Repeat the records word for word, excluding any picture.

Records of spatial reasoning questions:
---
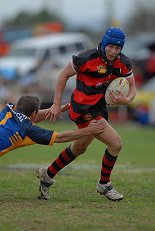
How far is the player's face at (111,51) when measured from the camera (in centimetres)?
844

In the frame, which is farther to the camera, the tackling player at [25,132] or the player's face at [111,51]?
the player's face at [111,51]

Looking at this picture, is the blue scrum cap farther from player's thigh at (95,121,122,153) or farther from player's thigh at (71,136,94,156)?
player's thigh at (71,136,94,156)

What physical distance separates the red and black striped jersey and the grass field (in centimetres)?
111

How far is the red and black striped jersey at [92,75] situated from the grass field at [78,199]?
1112 mm

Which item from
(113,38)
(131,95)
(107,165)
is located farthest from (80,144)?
(113,38)

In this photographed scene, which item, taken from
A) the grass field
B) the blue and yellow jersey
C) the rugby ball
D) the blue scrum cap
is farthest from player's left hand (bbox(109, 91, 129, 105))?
the grass field

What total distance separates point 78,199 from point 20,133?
1.15 metres

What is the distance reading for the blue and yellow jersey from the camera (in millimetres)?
8086

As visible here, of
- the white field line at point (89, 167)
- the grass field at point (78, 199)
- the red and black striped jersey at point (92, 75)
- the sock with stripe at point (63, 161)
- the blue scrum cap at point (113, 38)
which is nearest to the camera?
the grass field at point (78, 199)

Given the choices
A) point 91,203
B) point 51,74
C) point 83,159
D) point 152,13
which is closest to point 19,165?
point 83,159

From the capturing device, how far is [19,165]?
13.2 meters

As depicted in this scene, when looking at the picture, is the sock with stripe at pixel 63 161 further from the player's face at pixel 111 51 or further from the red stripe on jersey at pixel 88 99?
the player's face at pixel 111 51

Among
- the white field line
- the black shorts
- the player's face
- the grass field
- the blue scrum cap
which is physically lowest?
the white field line

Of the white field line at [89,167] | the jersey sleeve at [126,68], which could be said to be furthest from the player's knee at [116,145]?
the white field line at [89,167]
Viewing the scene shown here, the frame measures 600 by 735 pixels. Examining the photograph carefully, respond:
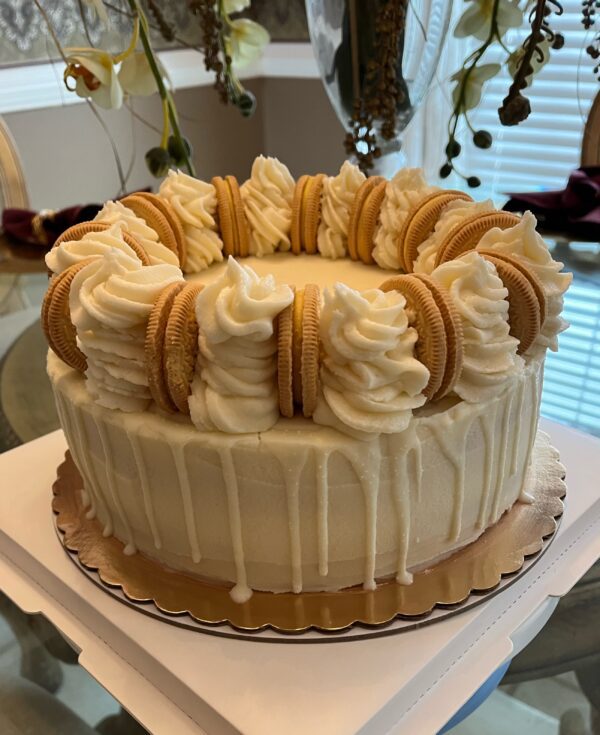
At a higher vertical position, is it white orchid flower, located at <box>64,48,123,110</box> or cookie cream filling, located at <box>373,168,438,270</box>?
white orchid flower, located at <box>64,48,123,110</box>

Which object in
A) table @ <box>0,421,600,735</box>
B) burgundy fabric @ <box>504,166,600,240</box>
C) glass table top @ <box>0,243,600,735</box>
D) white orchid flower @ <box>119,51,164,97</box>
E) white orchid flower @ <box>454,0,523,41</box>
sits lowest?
glass table top @ <box>0,243,600,735</box>

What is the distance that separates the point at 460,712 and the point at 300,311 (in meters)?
0.55

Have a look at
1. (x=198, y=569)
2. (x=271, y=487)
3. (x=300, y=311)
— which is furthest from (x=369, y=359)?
(x=198, y=569)

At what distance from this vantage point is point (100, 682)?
0.96 metres

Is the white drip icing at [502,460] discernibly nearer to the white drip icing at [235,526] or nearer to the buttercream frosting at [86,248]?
the white drip icing at [235,526]

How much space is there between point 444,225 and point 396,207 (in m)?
0.19

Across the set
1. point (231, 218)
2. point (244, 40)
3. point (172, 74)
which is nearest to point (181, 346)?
point (231, 218)

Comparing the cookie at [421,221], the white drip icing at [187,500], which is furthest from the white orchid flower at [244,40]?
the white drip icing at [187,500]

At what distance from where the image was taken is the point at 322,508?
95cm

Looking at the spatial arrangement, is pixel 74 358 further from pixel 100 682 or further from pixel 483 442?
pixel 483 442

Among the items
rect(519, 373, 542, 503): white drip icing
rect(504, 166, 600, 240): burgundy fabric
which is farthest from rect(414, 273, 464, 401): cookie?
rect(504, 166, 600, 240): burgundy fabric

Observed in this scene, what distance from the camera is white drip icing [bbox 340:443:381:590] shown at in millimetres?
917

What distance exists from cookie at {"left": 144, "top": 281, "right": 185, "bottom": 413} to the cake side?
0.05 m

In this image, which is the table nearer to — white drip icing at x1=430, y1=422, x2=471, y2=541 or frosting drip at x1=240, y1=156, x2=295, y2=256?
white drip icing at x1=430, y1=422, x2=471, y2=541
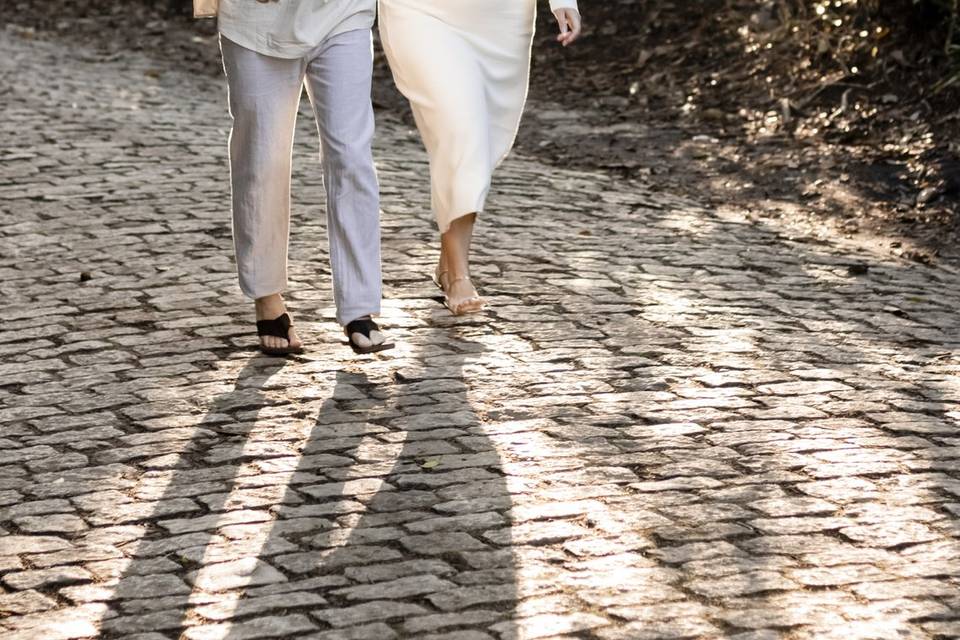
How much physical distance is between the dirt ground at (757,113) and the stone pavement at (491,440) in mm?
---
TASK RESPONSE:
How far is the player's face at (111,51) when measured from the camera (in centimetres)?
844

In the frame, which is farther to the camera, the tackling player at [25,132] or the player's face at [111,51]?
the player's face at [111,51]

Looking at this picture, is the blue scrum cap farther from player's thigh at (95,121,122,153) or farther from player's thigh at (71,136,94,156)?
player's thigh at (71,136,94,156)

What physical distance separates the red and black striped jersey and the grass field (in centimetres)?
111

How far is the red and black striped jersey at [92,75] situated from the grass field at [78,199]?
1112 mm

Which item from
(113,38)
(131,95)
(107,165)
is located farthest from (80,144)?
(113,38)

In this photographed scene, which item, taken from
A) the grass field
B) the blue and yellow jersey
C) the rugby ball
D) the blue scrum cap
is farthest from player's left hand (bbox(109, 91, 129, 105))?
the grass field

What total distance separates point 78,199 from point 20,133?
1.15 metres

What is the distance reading for the blue and yellow jersey from the camera (in millimetres)?
8086

As visible here, of
- the white field line at point (89, 167)
- the grass field at point (78, 199)
- the red and black striped jersey at point (92, 75)
- the sock with stripe at point (63, 161)
- the blue scrum cap at point (113, 38)
which is nearest to the camera?
the grass field at point (78, 199)

Given the choices
A) point 91,203
B) point 51,74
C) point 83,159
D) point 152,13
which is closest to point 19,165?
point 83,159

From the capturing device, how far is [19,165]?
13.2 meters

As depicted in this scene, when looking at the picture, is the sock with stripe at pixel 63 161 further from the player's face at pixel 111 51 or further from the red stripe on jersey at pixel 88 99?
the player's face at pixel 111 51

Among
- the white field line
- the black shorts
- the player's face
- the grass field
- the blue scrum cap
which is physically lowest?
the white field line

Of the white field line at [89,167] | the jersey sleeve at [126,68], which could be said to be furthest from the player's knee at [116,145]?
the white field line at [89,167]
Viewing the scene shown here, the frame measures 600 by 735 pixels. Examining the photograph carefully, respond:
At a higher vertical position, is it white orchid flower, located at <box>64,48,123,110</box> or cookie cream filling, located at <box>373,168,438,270</box>?
white orchid flower, located at <box>64,48,123,110</box>

Which object in
A) table @ <box>0,421,600,735</box>
B) burgundy fabric @ <box>504,166,600,240</box>
C) glass table top @ <box>0,243,600,735</box>
D) white orchid flower @ <box>119,51,164,97</box>
E) white orchid flower @ <box>454,0,523,41</box>
sits lowest?
glass table top @ <box>0,243,600,735</box>

What is the distance that separates the point at 460,712 and the point at 300,311 (in meters)?
0.55

Have a look at
1. (x=198, y=569)
2. (x=271, y=487)
3. (x=300, y=311)
— which is furthest from (x=369, y=359)?
(x=198, y=569)

At what distance from this vantage point is point (100, 682)?
0.96 metres

Is the white drip icing at [502,460] discernibly nearer to the white drip icing at [235,526] or nearer to the buttercream frosting at [86,248]?
the white drip icing at [235,526]

How much space is there between point 444,225 and point 396,207 (in m)?
0.19

Across the set
1. point (231, 218)
2. point (244, 40)
3. point (172, 74)
which is nearest to point (181, 346)?
point (231, 218)

Comparing the cookie at [421,221], the white drip icing at [187,500], which is furthest from the white orchid flower at [244,40]?
the white drip icing at [187,500]

At what distance from where the image was taken is the point at 322,508?
95cm

Looking at the spatial arrangement, is pixel 74 358 further from pixel 100 682 or further from pixel 483 442?
pixel 483 442

Among the items
rect(519, 373, 542, 503): white drip icing
rect(504, 166, 600, 240): burgundy fabric
which is farthest from rect(414, 273, 464, 401): cookie?
rect(504, 166, 600, 240): burgundy fabric

Observed in this scene, what distance from the camera is white drip icing [bbox 340:443:381:590] shown at in millimetres?
917

What distance exists from cookie at {"left": 144, "top": 281, "right": 185, "bottom": 413} to the cake side?
0.05 m

In this image, which is the table nearer to — white drip icing at x1=430, y1=422, x2=471, y2=541 or frosting drip at x1=240, y1=156, x2=295, y2=256?
white drip icing at x1=430, y1=422, x2=471, y2=541
How much physical distance is between the dirt ground at (757,113) and the stone pavement at (491,440) in mm?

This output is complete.